Chapter 1 - Healthcare System In The United States Flashcards
Terminology
Accountable Care Organizations (ACOs)
P. 22
Groups of Doctors, Hospitals, and other healthcare providers that come together voluntarily to give high-quality care using a fixed payment model: they work collaboratively and accept collective accountability for costs and the quality of care.
Accreditation
P. 5
Voluntary assessment by an accrediting agency that approves a healthcare facility exceeds the minimum requirements set by licensing agencies.
Affordable Care Act (ACA)
P. 9
Health Care reform with the goal of improving quality of care and Affordable Health Care coverage through health insurance exchanges provides Healthcare consumers with stability and flexibility of Health Care coverage.
- “Obamacare”; was signed into law on March 23, 2010.
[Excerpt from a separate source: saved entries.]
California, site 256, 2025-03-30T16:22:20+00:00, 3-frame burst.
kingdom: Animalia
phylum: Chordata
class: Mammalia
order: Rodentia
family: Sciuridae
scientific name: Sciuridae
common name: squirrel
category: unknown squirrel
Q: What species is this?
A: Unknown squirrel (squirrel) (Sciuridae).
- the following are the major goals of this law:
- Improve access to care and broaden insurance coverage
2. Reduce costs by introducing new models of payment for services and improving care delivery and administrative processes
3. Improve quality of care through expanded measurement and Reporting
4. Increase health care Workforce
5. Combat Fraud and Abuse
6. Prevent chronic diseases
7. Improve Public Health
- Improve access to care and broaden insurance coverage
• The ACA addresses both of these groups by expanding subsidized insurance as well as Medicaid for the uninsured and by supporting quality improvement initiatives combined with cost reduction goals for Medicare and Medicaid. Key provisions of the ACA include the following:
* mandating that all individuals acquire health insurance or face Financial penalties enforced through the Internal Revenue Service (IRS) * requiring minimum standards for health insurance policies, including the cancellation of policies that do not meet the standards * requiring that the same insurance rates apply to all individuals regardless of medical pre-conditions (including chronic diseases, such as diabetes or hypertension) or gender * stipulating no cancellation of policies due to Chronic illnesses and no limits on care * mandating the individuals under 26 years of age can remain on their parents health insurance policy if they do not qualify for coverage on their own * establishing health insurance exchanges to encourage competition between insurance companies
American College of Surgeons (ACS)
P. 4
A professional association of Physicians specializing in surgery, founded in 1913, with the purpose of improving quality of care by setting care and surgical education standards.
American Hospital Association (AHA)
P. 4
A professional association of hospitals with the purpose of improving Medical Care through advocacy, education of healthcare leaders, and tracking of trending healthcare related issues.
American Medical Association (AMA)
P. 3
A professional association of Physicians founded in 1847 with the purpose of developing standards for medical education, improving Public Health, establishing medical ethics, and advancing the study of science.
American Recovery and Reinvestment Act of 2009 (ARRA)
P. 10
- its emphasis is on modernization of the healthcare system and included HITECH.
- Signed into law by President Obama on February 17, 2009
Centers for Medicare and Medicaid Services (CMS)
P. 7
Formerly known as Health Care Financing Administration (HCFA), CMS manages Medicare and Medicaid claims and regulates Medicare and Medicaid programs.
• change occurred in 1977.
Clinical decision support (CDS)
P. 13
Case specific computerized alerts, clinical guidelines, and current resources regarding diagnosis and treatment options, based on the data found in individual patient records.
Conditions of Participation (CoP)
P. 6
Regulations that Healthcare facilities and providers must meet in order to receive reimbursement from Medicare and Medicaid.
Deficit Reduction Act
P. 9
Legislation passed with the intent to reduce growth in Medicare and Medicaid spending and decrease the number of fraudulent Medicare and Medicaid claims.
Department of Health and Human Services (HHS)
P. 17
The federal agency responsible for enduring the provision of vital Human Services and health protection to Americans.
Diagnosis-related group (DRG)
P. 7
A system that classifies patients into groups based on a patient’s principal and secondary diagnoses, procedures performed, and other factors and determines the amount reimbursed to the hospital by Medicare, Medicaid, and other third-party payers.
Evidence based medicine (EBM)
P. 21
Diagnostic and treatment protocols based on proven research and documented best practice.
Fee-for-service
P. 7
Billing for health care services after the services have been provided (retrospectively) according to the facility’s or office’s actual fee for each service.
Healthcare Facilities Accreditation Program (HFAP)
P. 6
A voluntary accreditation program used by the American Osteopathic Association, which, like The Joint Commission, holds deemed status for Medicare.